Najnowsze wpisy, strona 6


sty 26 2004 Co robiłem przez ostatnie dwa miesiące......
Komentarze: 0

 Dzisiaj poniedziałek a więc dzień wolny od pracy... Czas więc dobry do tego, aby napisać, co robiłem przez ostatnie dwa miesiące.

Po wyleczeniu kolan („zespół przemęczeniowo – przeciążeniowy”)3 grudnia rozpocząłem przygotowania do nadchodzącego sezonu. Podobnie jak rok temu zdecydowałem się na budowanie wytrzymałości ogólnej poprzez bieganie, dotłaczając do tego basen.

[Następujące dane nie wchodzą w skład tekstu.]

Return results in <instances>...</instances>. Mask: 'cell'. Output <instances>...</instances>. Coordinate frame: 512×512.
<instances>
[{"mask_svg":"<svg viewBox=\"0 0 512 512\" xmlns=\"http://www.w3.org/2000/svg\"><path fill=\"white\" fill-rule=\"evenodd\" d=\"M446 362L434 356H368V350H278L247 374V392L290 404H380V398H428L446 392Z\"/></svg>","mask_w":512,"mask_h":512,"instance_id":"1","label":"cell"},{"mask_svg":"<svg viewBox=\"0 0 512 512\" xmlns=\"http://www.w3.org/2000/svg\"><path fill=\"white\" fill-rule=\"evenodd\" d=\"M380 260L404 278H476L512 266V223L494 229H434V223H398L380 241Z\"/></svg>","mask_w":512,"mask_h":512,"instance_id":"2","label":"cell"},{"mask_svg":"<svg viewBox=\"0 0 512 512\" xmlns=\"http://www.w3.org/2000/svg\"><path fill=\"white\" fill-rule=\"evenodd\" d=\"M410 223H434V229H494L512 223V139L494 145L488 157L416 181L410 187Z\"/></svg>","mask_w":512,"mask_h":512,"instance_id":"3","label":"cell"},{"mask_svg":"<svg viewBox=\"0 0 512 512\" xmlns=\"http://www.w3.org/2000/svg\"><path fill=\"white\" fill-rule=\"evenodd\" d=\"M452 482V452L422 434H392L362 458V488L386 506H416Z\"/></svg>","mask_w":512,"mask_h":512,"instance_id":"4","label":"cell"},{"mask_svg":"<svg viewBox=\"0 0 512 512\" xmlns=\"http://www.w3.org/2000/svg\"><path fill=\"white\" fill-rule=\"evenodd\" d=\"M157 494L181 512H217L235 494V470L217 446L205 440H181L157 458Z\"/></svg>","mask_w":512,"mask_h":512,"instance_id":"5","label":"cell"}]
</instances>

Rozpocząłem bardzo spokojnie od 20 minut truchtu przez pierwsze kilka dni. Kiedy już się przyzwyczaiłem do wysiłku jakim jest bieg (szczególnie po ¾ roku spędzonych na rowerze jest to ciężkie) zacząłem zwiększać dawkę biegu – w dni powszednie między 40' a 1h20' a w weekedy 1h40' – 2h40'. W większości biegam w terenie, unikając asfaltu za to nie unikając podbiegów i ogólnie ciężkiego terenu (błoto, głęboki, kopny śnieg). Pomimo dwutygodniowej przerwy na początku stycznia spowodowanej lekkim przeziębieniem oraz rehabilitacją kolan (niech żyją terminy NFZ :-/ ) wyraźnie odczuwam powrót do dyspozycji – czasy na poszczególnych odcinkach skracają się, jestem w stanie także całkiem mocno zafiniszować czy też podbiegać, poza chwilowymi przypadkami przeciążenia (nie więcej niż jeden dzień na dwa tygodnie), kiedy robię wolne lub słabszy trening, mam ochotę do biegania i czuję się dobrze.

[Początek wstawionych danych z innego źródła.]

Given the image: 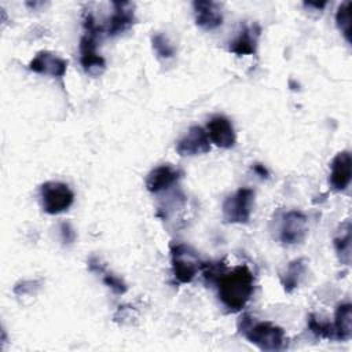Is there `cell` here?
Instances as JSON below:
<instances>
[{
	"label": "cell",
	"mask_w": 352,
	"mask_h": 352,
	"mask_svg": "<svg viewBox=\"0 0 352 352\" xmlns=\"http://www.w3.org/2000/svg\"><path fill=\"white\" fill-rule=\"evenodd\" d=\"M349 231H351V228H349V224H348L344 235L341 234V236L334 238L336 250L340 256V260L344 264H349V260H351V232Z\"/></svg>",
	"instance_id": "cell-22"
},
{
	"label": "cell",
	"mask_w": 352,
	"mask_h": 352,
	"mask_svg": "<svg viewBox=\"0 0 352 352\" xmlns=\"http://www.w3.org/2000/svg\"><path fill=\"white\" fill-rule=\"evenodd\" d=\"M208 133L204 128L194 125L187 133L176 143V151L182 157H194L199 154H205L210 150Z\"/></svg>",
	"instance_id": "cell-8"
},
{
	"label": "cell",
	"mask_w": 352,
	"mask_h": 352,
	"mask_svg": "<svg viewBox=\"0 0 352 352\" xmlns=\"http://www.w3.org/2000/svg\"><path fill=\"white\" fill-rule=\"evenodd\" d=\"M60 231H62V238L63 241H66L67 243H72L76 238V232L72 228V226L69 223H62L60 226Z\"/></svg>",
	"instance_id": "cell-24"
},
{
	"label": "cell",
	"mask_w": 352,
	"mask_h": 352,
	"mask_svg": "<svg viewBox=\"0 0 352 352\" xmlns=\"http://www.w3.org/2000/svg\"><path fill=\"white\" fill-rule=\"evenodd\" d=\"M253 170H254L260 177H268V176H270L267 168H265L264 165H261V164H254V165H253Z\"/></svg>",
	"instance_id": "cell-25"
},
{
	"label": "cell",
	"mask_w": 352,
	"mask_h": 352,
	"mask_svg": "<svg viewBox=\"0 0 352 352\" xmlns=\"http://www.w3.org/2000/svg\"><path fill=\"white\" fill-rule=\"evenodd\" d=\"M192 7L195 14V23L199 28L205 30H213L223 23V14L217 3L199 0L194 1Z\"/></svg>",
	"instance_id": "cell-13"
},
{
	"label": "cell",
	"mask_w": 352,
	"mask_h": 352,
	"mask_svg": "<svg viewBox=\"0 0 352 352\" xmlns=\"http://www.w3.org/2000/svg\"><path fill=\"white\" fill-rule=\"evenodd\" d=\"M88 268H89V271L102 275L103 283H104L107 287H110V289L113 290V293H116V294H124V293L126 292L128 287H126L125 282H124L121 278H118L117 275H114L113 272H109V271L104 268V264H102L98 257L92 256V257L88 260Z\"/></svg>",
	"instance_id": "cell-17"
},
{
	"label": "cell",
	"mask_w": 352,
	"mask_h": 352,
	"mask_svg": "<svg viewBox=\"0 0 352 352\" xmlns=\"http://www.w3.org/2000/svg\"><path fill=\"white\" fill-rule=\"evenodd\" d=\"M261 29L258 25L253 23L252 26H243L238 36L230 43V52L243 56V55H253L257 48V40L260 36Z\"/></svg>",
	"instance_id": "cell-15"
},
{
	"label": "cell",
	"mask_w": 352,
	"mask_h": 352,
	"mask_svg": "<svg viewBox=\"0 0 352 352\" xmlns=\"http://www.w3.org/2000/svg\"><path fill=\"white\" fill-rule=\"evenodd\" d=\"M304 272H305V260L304 258H297V260H293L292 263H289V265L286 267L285 272L280 276L283 289L287 293H292L298 286Z\"/></svg>",
	"instance_id": "cell-18"
},
{
	"label": "cell",
	"mask_w": 352,
	"mask_h": 352,
	"mask_svg": "<svg viewBox=\"0 0 352 352\" xmlns=\"http://www.w3.org/2000/svg\"><path fill=\"white\" fill-rule=\"evenodd\" d=\"M254 202V191L249 187H242L228 195L221 206L223 219L231 224H246L250 220Z\"/></svg>",
	"instance_id": "cell-4"
},
{
	"label": "cell",
	"mask_w": 352,
	"mask_h": 352,
	"mask_svg": "<svg viewBox=\"0 0 352 352\" xmlns=\"http://www.w3.org/2000/svg\"><path fill=\"white\" fill-rule=\"evenodd\" d=\"M29 69L38 74L51 77H63L67 69V60L50 51H40L29 62Z\"/></svg>",
	"instance_id": "cell-11"
},
{
	"label": "cell",
	"mask_w": 352,
	"mask_h": 352,
	"mask_svg": "<svg viewBox=\"0 0 352 352\" xmlns=\"http://www.w3.org/2000/svg\"><path fill=\"white\" fill-rule=\"evenodd\" d=\"M239 333L261 351L275 352L286 345L285 330L272 322L254 320L250 315H243L238 322Z\"/></svg>",
	"instance_id": "cell-2"
},
{
	"label": "cell",
	"mask_w": 352,
	"mask_h": 352,
	"mask_svg": "<svg viewBox=\"0 0 352 352\" xmlns=\"http://www.w3.org/2000/svg\"><path fill=\"white\" fill-rule=\"evenodd\" d=\"M151 45H153V50L155 51V54L162 59L173 58L176 54L175 45L162 33H155L151 36Z\"/></svg>",
	"instance_id": "cell-20"
},
{
	"label": "cell",
	"mask_w": 352,
	"mask_h": 352,
	"mask_svg": "<svg viewBox=\"0 0 352 352\" xmlns=\"http://www.w3.org/2000/svg\"><path fill=\"white\" fill-rule=\"evenodd\" d=\"M182 176V172L175 166L165 164L154 168L146 177V188L150 192H160L173 186Z\"/></svg>",
	"instance_id": "cell-12"
},
{
	"label": "cell",
	"mask_w": 352,
	"mask_h": 352,
	"mask_svg": "<svg viewBox=\"0 0 352 352\" xmlns=\"http://www.w3.org/2000/svg\"><path fill=\"white\" fill-rule=\"evenodd\" d=\"M209 140L221 148H231L236 142L232 122L224 116H213L206 124Z\"/></svg>",
	"instance_id": "cell-9"
},
{
	"label": "cell",
	"mask_w": 352,
	"mask_h": 352,
	"mask_svg": "<svg viewBox=\"0 0 352 352\" xmlns=\"http://www.w3.org/2000/svg\"><path fill=\"white\" fill-rule=\"evenodd\" d=\"M40 198L44 212L48 214H59L72 206L74 192L66 183L45 182L40 187Z\"/></svg>",
	"instance_id": "cell-6"
},
{
	"label": "cell",
	"mask_w": 352,
	"mask_h": 352,
	"mask_svg": "<svg viewBox=\"0 0 352 352\" xmlns=\"http://www.w3.org/2000/svg\"><path fill=\"white\" fill-rule=\"evenodd\" d=\"M40 287V282L37 280H23L18 285H15L14 287V293L16 296H25V294H33L36 292V289Z\"/></svg>",
	"instance_id": "cell-23"
},
{
	"label": "cell",
	"mask_w": 352,
	"mask_h": 352,
	"mask_svg": "<svg viewBox=\"0 0 352 352\" xmlns=\"http://www.w3.org/2000/svg\"><path fill=\"white\" fill-rule=\"evenodd\" d=\"M214 282L219 298L232 312L243 309L254 290V276L246 264L236 265L228 272L223 270Z\"/></svg>",
	"instance_id": "cell-1"
},
{
	"label": "cell",
	"mask_w": 352,
	"mask_h": 352,
	"mask_svg": "<svg viewBox=\"0 0 352 352\" xmlns=\"http://www.w3.org/2000/svg\"><path fill=\"white\" fill-rule=\"evenodd\" d=\"M114 12L109 19L107 34L109 36H118L128 30L135 23V12L133 4L128 1L122 3H113Z\"/></svg>",
	"instance_id": "cell-14"
},
{
	"label": "cell",
	"mask_w": 352,
	"mask_h": 352,
	"mask_svg": "<svg viewBox=\"0 0 352 352\" xmlns=\"http://www.w3.org/2000/svg\"><path fill=\"white\" fill-rule=\"evenodd\" d=\"M351 3L344 1L340 4L336 12V23L340 32L344 34L348 43H351V14H349Z\"/></svg>",
	"instance_id": "cell-21"
},
{
	"label": "cell",
	"mask_w": 352,
	"mask_h": 352,
	"mask_svg": "<svg viewBox=\"0 0 352 352\" xmlns=\"http://www.w3.org/2000/svg\"><path fill=\"white\" fill-rule=\"evenodd\" d=\"M85 33L80 40V62L84 72L92 77L100 76L106 69V60L96 52V38L102 33L92 12H85L82 19Z\"/></svg>",
	"instance_id": "cell-3"
},
{
	"label": "cell",
	"mask_w": 352,
	"mask_h": 352,
	"mask_svg": "<svg viewBox=\"0 0 352 352\" xmlns=\"http://www.w3.org/2000/svg\"><path fill=\"white\" fill-rule=\"evenodd\" d=\"M308 329L319 338H327V340H336L334 337V329L333 323L320 319L318 315L311 314L308 316Z\"/></svg>",
	"instance_id": "cell-19"
},
{
	"label": "cell",
	"mask_w": 352,
	"mask_h": 352,
	"mask_svg": "<svg viewBox=\"0 0 352 352\" xmlns=\"http://www.w3.org/2000/svg\"><path fill=\"white\" fill-rule=\"evenodd\" d=\"M352 177V157L349 151L338 153L330 164L329 183L333 190L344 191L351 183Z\"/></svg>",
	"instance_id": "cell-10"
},
{
	"label": "cell",
	"mask_w": 352,
	"mask_h": 352,
	"mask_svg": "<svg viewBox=\"0 0 352 352\" xmlns=\"http://www.w3.org/2000/svg\"><path fill=\"white\" fill-rule=\"evenodd\" d=\"M308 234V219L300 210H289L283 214L279 227V239L286 245L301 243Z\"/></svg>",
	"instance_id": "cell-7"
},
{
	"label": "cell",
	"mask_w": 352,
	"mask_h": 352,
	"mask_svg": "<svg viewBox=\"0 0 352 352\" xmlns=\"http://www.w3.org/2000/svg\"><path fill=\"white\" fill-rule=\"evenodd\" d=\"M170 261L173 275L180 283H190L198 270L202 268L195 250L184 243H173L170 246Z\"/></svg>",
	"instance_id": "cell-5"
},
{
	"label": "cell",
	"mask_w": 352,
	"mask_h": 352,
	"mask_svg": "<svg viewBox=\"0 0 352 352\" xmlns=\"http://www.w3.org/2000/svg\"><path fill=\"white\" fill-rule=\"evenodd\" d=\"M334 337L338 341H348L352 336V305L349 302L340 304L334 314Z\"/></svg>",
	"instance_id": "cell-16"
}]
</instances>
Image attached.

W ciągu tygodnia różnicuję czas i intensywność treningu, która waha się od 65 (dni luźniejsze, poprzedzajace dłuższe i bardziej intensywne treningi) do 80%.

Byłoby dobrze, gdyby choć trochę się ociepliło, ponieważ wypadałoby spędzać coraz więcej  czasu na rowerze...

mtb : :
sty 25 2004 Pierwsze koty za płoty :-)
Komentarze: 4

Dziś pierwsza jazda po szosie. Po dwóch miesiacach biegania dziwnie się czulem na rowerze, ale po kilku kilometrach wszytko już było ok (poza potrzebą przestawienia siodła). Pomimo sporego mrozu krem ochronny na twarzy oraz odpowiednie ubranie zapewniły komfort przez 1,5 godziny, w czasie której przejechałem 40km (wliczając 5km rozgrzewki). Na pozostałych 33km, głównie po płaskim z jednym krótkim, ale stromym podjazdem jechałem ze srendią 26km/h nie przejmujac się jakoś szczególnie tętnem, tepem czy innymi "wskaźnikami" - miało być to "zapoznanie z rowerem" i własną dyspozycją, która jak na pierwszy raz okazala się być całkiem ok :) Chwilami mocno wiało, ale i tak było miło.

Dst:33km
Avs: 26km/h
t: 1,15

mtb : :
sty 25 2004 Plany na nadchodzący sezon
Komentarze: 0

Zobaczymy, co z tego wyjdzie. Planuję w tym sezonie prowadzić swój "dzienniczek treningowy" online, podobnie jak to robiłem w zeszłym roku. Czy i jak długo bedę kontynuował moje zapiski w tym miejscu - nie wiem. W każdej chwili mogę przestać mieć ochote na publiczne wywnętrznianie się albo też nie będę się miał na czym i za co się ścigać. W każdym razie póki co mam się na czym przygotowywać, co też od jakiegośc czasu czynię :-).

Cele na nadchodzący sezon mam dość dokładnie sprecyzowane. Chcę startować w maratonach MTB, z racji wieku na dystansach ~60km. Aby nadchodzący sezon uznać za udany chciałbym powtórzyć osiagnięcia z ubiegłego sezonu, czyli 6 mijesce w Krakowie, 6 miejsce w Szklarskiej Porębie i siódme miejsce w Ogrodzieńcu, choć mam ambicje mierzyć nieco wyżej. Jednak to zależy od wielu okoliczności, między innymi od tego, czy będzie mnie stać na starty.

Planuję stary w maratonach cyklu Bikamaraton:

         07-09.05.2004 - Krynica (Mistrzostwa Polski)
         28-30.05.2004
         18-20.06.2004
         06-08.08.2004
         27-29.08.2004 - Kraków
         24-26.09.2004

A także w  dwóch maratonów cyklu Maratonów Mountain Bike oraz, zależnie od terminu i możliwosci w maratonie Danielki lub Mistrzostwach Europy w Wałbrzychu. Oprócz tego, jeśli terminy i finanse pozwolą przynajmniej w dwóch wyścigach XC Pucharu Tarnowa oraz w Mistrzostwach Małopolski XC.